“Enabling participatory and procedurally-fair AI”
Abstract:
As artificial intelligence (AI) is transforming work and society, it is ever more important to ensure that AI systems are fair and trustworthy and support critical values and priorities in organizations and communities. In this talk, I will first present empirical findings on people’s trust and fairness around algorithms that make managerial and resource allocation decisions. My research suggests that techniques for distributive fairness are not sufficient for gaining people’s trust in AI. Addressing this gap, I propose two frameworks for achieving procedurally-fair and participatory AI: a procedural justice framework that lays out considerations for procedural fairness in algorithmic decisions, and a participatory framework called WeBuildAI that enables people to build algorithms for their own communities. I present a case study of this framework with a nonprofit called 412 Food Rescue in which stakeholders used the framework to build a food donation matching algorithm and adjudicate equity and efficiency trade-offs in the algorithm.
Location: Online
Link:
Date and Time: 26/03/2021, 16:00 – 17:00 EET
Speaker: Dr. Min Kyung Lee
Bio.:
Min Kyung Lee is an assistant professor in the School of Information at the University of Texas at Austin. Dr. Lee is a human-computer interaction researcher, and has extensive experiences in developing theories, methods and tools for human-centered AI and deploying them in practice through collaboration with real-world stakeholders and organizations.
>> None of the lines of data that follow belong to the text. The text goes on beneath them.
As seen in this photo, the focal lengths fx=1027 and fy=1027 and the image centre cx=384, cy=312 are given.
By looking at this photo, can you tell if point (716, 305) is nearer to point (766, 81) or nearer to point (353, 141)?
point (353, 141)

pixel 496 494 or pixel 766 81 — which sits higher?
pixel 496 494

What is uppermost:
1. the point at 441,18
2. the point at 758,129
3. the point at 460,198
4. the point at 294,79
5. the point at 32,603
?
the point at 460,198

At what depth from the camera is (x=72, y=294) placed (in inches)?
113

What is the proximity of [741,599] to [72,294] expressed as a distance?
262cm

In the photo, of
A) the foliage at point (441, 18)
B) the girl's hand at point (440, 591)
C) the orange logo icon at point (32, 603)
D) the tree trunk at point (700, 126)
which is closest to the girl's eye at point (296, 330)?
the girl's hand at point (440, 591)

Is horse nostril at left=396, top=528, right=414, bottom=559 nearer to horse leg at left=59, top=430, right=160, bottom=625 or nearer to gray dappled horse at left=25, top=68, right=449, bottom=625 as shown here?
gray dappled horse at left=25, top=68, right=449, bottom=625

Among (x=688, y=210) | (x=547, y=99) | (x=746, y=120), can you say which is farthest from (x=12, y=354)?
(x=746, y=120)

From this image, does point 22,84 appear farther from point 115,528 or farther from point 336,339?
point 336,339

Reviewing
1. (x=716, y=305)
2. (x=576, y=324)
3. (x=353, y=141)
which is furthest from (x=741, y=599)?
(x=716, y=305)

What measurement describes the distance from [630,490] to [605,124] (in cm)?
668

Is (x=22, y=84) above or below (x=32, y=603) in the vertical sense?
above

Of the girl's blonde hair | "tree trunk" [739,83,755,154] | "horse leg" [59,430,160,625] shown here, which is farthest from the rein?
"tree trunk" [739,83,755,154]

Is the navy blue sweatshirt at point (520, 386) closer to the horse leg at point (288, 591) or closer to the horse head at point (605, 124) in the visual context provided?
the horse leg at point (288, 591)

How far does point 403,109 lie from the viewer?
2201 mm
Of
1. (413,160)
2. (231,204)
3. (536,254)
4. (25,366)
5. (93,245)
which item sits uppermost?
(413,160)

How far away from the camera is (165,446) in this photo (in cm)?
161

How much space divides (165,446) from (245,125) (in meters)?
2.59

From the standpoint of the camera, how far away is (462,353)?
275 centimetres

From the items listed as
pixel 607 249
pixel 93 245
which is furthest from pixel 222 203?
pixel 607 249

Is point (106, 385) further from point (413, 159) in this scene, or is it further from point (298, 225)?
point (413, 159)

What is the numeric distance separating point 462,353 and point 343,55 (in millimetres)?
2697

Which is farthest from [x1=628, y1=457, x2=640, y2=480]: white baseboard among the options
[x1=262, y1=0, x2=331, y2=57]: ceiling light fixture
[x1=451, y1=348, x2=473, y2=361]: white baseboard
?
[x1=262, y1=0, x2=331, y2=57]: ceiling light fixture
She proposed a participatory framework that empowers community members to design matching algorithms that govern their own communities. She also conducted one of the first studies investigating public perceptions of algorithmic fairness and the impacts of algorithmic management. Her current research is inspired by and complements her previous work on social robots for long-term interaction, seamless human-robot handovers, and telepresence robots. Dr. Lee is a Siebel Scholar and has received the Allen Newell Award for Research Excellence, research grants from NSF and Uptake, and five best paper awards and honorable mentions and two demo/video awards in venues such as CHI, CSCW, DIS and HRI. She is an associate editor of ACM Transactions on Human-Robot Interaction. Her work has been featured in media outlets such as the New York Times, New Scientist, Washington Post, MIT Technology Review and CBS. Prior to UT Austin, she was a research scientist at Carnegie Mellon University. She received a PhD and a MS in Human-Computer Interaction and an MDes in Interaction Design from Carnegie Mellon University and a BS from KAIST.